Deep generative models that produce novel molecular structures have the potential to facilitate chemical discovery. Flow matching is a recently proposed generative modeling framework that has achieved impressive performance on a variety of tasks including those on biomolecular structures. The seminal flow matching framework was developed only for continuous data. However, de novo molecular design tasks require generating discrete data such as atomic elements or sequences of amino acid residues. Several discrete flow matching methods have been proposed recently to address this gap. In this work we benchmark the performance of existing discrete flow matching methods for 3D de novo small molecule generation and provide explanations of their differing behavior. As a result we present FlowMol-CTMC, an open-source model that achieves state of the art performance for 3D de novo design with fewer learnable parameters than existing methods. Additionally, we propose the use of metrics that capture molecule quality beyond local chemical valency constraints and towards higher-order structural motifs. These metrics show that even though basic constraints are satisfied, the models tend to produce unusual and potentially problematic functional groups outside of the training data distribution. Code and trained models for reproducing this work are available at \url{https://github.com/dunni3/FlowMol}.

Paper Structure

This paper contains 37 sections, 24 equations, 5 figures, 4 tables, 1 algorithm.

Figures (5)

  • Figure 1: OverviewTop: We adapt the flow matching framework for unconditional 3D molecule generation and explore the use of different discrete flow matching methods. This CTMC trajectory shows masked atoms in gray. Middle: Trajectory of the atom type vector for a single atom under SimplexFlow, a variant of continuous flow matching developed for categorical variables. Atom type flows lie on the probability simplex. Bottom: Trajectory of an atom type vector for a CTMC flow. Atom types jump between the mask state and real atom types.

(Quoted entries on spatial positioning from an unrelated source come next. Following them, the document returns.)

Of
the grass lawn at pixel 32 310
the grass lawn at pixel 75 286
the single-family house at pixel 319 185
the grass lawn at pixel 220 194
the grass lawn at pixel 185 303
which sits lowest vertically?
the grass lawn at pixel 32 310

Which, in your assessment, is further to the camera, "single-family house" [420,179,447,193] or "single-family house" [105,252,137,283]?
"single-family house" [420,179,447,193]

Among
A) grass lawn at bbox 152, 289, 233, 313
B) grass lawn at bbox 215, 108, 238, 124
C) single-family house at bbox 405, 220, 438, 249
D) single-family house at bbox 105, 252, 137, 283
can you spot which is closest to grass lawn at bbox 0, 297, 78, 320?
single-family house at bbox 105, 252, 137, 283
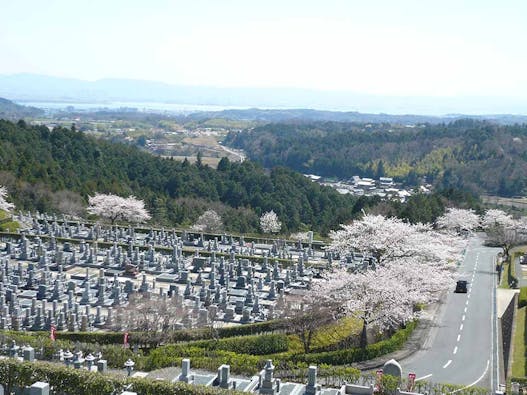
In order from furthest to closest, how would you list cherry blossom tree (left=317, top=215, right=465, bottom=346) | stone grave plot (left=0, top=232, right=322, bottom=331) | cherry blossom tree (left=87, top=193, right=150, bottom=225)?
cherry blossom tree (left=87, top=193, right=150, bottom=225) < stone grave plot (left=0, top=232, right=322, bottom=331) < cherry blossom tree (left=317, top=215, right=465, bottom=346)

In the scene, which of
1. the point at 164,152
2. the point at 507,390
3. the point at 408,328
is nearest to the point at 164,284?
the point at 408,328

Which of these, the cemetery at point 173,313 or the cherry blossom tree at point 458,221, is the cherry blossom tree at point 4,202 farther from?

  • Figure 2: Atom Type Assignment Times: Cumulative Density Functions (CDFs) of the time at which an atom is assigned its final atom type, for each DFM method tested. Green lines show the time of final atom type assignments in $g_t$. Gold lines show the times when the final atom type is assigned in $\hat{g}_1(g_t)$ (the predicted final molecule given the current molecule at time $t$).

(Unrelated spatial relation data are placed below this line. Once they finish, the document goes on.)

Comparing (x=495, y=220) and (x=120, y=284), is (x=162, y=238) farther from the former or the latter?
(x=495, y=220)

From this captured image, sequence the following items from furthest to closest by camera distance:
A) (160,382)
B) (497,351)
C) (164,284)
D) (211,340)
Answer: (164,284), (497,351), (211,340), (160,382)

  • Figure 3: Prior distributions used with support on the probability simplex
  • Figure 4: FlowMol ArchitectureTop left: An input molecular graph $g_t$ is transformed into a predicted final molecular graph $g_1$ by being passed through multiple molecule update blocks. Top right: A molecule update block uses NFU, NPU, and EFU sub-components to update all molecular features. Bottom: Update equations for graph features. $\phi$ and $\psi$ denote MLPs and GVPs, respectively.

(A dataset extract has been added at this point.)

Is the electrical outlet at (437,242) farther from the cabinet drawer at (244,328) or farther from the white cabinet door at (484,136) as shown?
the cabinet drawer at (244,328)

  • Figure 5: Atom type trajectories and associated times of final type assignment. Each plot contains the atom type trajectory for a single atom. Subplot columns correspond to the trajectory type: either a $\hat{g}_1(g_t)$ or $g_t$ trajectory. Subplot rows correspond to the DFM variant used by the model. Within a row, the $\hat{g}_1(g_t)$ and $g_t$ trajectories displayed are for the same atom. The time of final atom type assignment is overlaid in red on each trajectory.